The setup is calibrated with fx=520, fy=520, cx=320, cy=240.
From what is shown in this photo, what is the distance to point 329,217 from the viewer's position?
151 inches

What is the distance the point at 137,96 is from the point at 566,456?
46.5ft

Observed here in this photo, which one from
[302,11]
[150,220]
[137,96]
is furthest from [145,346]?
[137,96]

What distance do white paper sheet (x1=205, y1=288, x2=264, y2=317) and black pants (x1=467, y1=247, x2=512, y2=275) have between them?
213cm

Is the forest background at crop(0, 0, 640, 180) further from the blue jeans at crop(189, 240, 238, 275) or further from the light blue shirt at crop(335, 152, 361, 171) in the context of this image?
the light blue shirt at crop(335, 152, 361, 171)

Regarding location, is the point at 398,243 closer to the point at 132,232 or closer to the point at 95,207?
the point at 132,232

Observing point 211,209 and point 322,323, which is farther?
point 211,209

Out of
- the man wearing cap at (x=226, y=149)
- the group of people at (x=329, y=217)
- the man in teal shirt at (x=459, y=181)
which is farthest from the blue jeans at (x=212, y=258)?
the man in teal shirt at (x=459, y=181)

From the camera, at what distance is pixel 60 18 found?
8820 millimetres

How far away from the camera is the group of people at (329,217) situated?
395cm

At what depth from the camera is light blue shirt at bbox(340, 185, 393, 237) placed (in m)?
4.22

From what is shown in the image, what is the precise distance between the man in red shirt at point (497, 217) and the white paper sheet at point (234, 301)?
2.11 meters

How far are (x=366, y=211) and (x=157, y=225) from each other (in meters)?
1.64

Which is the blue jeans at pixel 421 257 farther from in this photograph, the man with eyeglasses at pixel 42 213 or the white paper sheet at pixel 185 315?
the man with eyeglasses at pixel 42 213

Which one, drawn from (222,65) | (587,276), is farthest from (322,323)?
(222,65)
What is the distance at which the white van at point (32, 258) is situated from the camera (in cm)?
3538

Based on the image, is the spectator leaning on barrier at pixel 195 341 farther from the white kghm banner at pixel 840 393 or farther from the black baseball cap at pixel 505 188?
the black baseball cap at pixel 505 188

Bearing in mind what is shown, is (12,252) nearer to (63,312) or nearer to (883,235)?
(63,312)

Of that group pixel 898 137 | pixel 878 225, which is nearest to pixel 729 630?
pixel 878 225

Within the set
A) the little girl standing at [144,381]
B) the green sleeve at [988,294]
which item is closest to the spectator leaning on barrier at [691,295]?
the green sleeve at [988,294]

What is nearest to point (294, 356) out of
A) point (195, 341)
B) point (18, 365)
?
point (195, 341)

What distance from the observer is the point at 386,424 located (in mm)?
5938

------------------------------------------------

■ Do this
Reproduce all the items above with "white sheet of paper" substituted for every occurrence of "white paper sheet", keeping everything else the same.

■ Output for this task
The setup is calibrated with fx=520, fy=520, cx=320, cy=240.
From what is shown in this photo, what is the distance to point 329,217 from the viewer's position?
151 inches

What is the distance the point at 137,96 is from the point at 566,456?
46.5ft

Observed here in this photo, which one from
[302,11]
[150,220]
[137,96]
is furthest from [145,346]?
[137,96]

What distance do white sheet of paper (x1=205, y1=288, x2=264, y2=317) and black pants (x1=467, y1=247, x2=512, y2=275) have between them?
213cm

Is the forest background at crop(0, 0, 640, 180) further from the blue jeans at crop(189, 240, 238, 275) or further from the light blue shirt at crop(335, 152, 361, 171) in the context of this image?
the light blue shirt at crop(335, 152, 361, 171)

Regarding location, is the point at 398,243 closer to the point at 132,232 or closer to the point at 95,207?
the point at 132,232

Observing point 211,209 and point 322,323, which is farther?
point 211,209

Out of
- the man wearing cap at (x=226, y=149)
- the group of people at (x=329, y=217)
- the man in teal shirt at (x=459, y=181)
which is farthest from the blue jeans at (x=212, y=258)?
the man in teal shirt at (x=459, y=181)

From the camera, at what distance is pixel 60 18 found?
8820 millimetres

How far away from the camera is the group of people at (329,217) situated?
395cm

At what depth from the camera is light blue shirt at bbox(340, 185, 393, 237) placed (in m)?
4.22

From what is shown in the image, what is the precise distance between the man in red shirt at point (497, 217) and the white sheet of paper at point (234, 301)?
2.11 meters

How far are (x=366, y=211) and (x=157, y=225) from each other (in meters)?
1.64

Which is the blue jeans at pixel 421 257 farther from in this photograph, the man with eyeglasses at pixel 42 213 or the white sheet of paper at pixel 185 315?
the man with eyeglasses at pixel 42 213

Which one, drawn from (222,65) | (587,276), is farthest from (322,323)?
(222,65)
What is the distance at which the white van at point (32, 258) is situated from the camera (in cm)?
3538

Based on the image, is the spectator leaning on barrier at pixel 195 341 farther from the white kghm banner at pixel 840 393 or farther from the black baseball cap at pixel 505 188?
the black baseball cap at pixel 505 188

Bearing in mind what is shown, is (12,252) nearer to (63,312) or nearer to (883,235)?
(63,312)

Of that group pixel 898 137 | pixel 878 225, which is nearest to pixel 729 630?
pixel 878 225

Within the set
A) the little girl standing at [144,381]
B) the green sleeve at [988,294]
which item is closest to the spectator leaning on barrier at [691,295]?
the green sleeve at [988,294]

What is nearest to point (294, 356) out of
A) point (195, 341)
B) point (18, 365)
?
point (195, 341)

What distance from the observer is the point at 386,424 located (in mm)?
5938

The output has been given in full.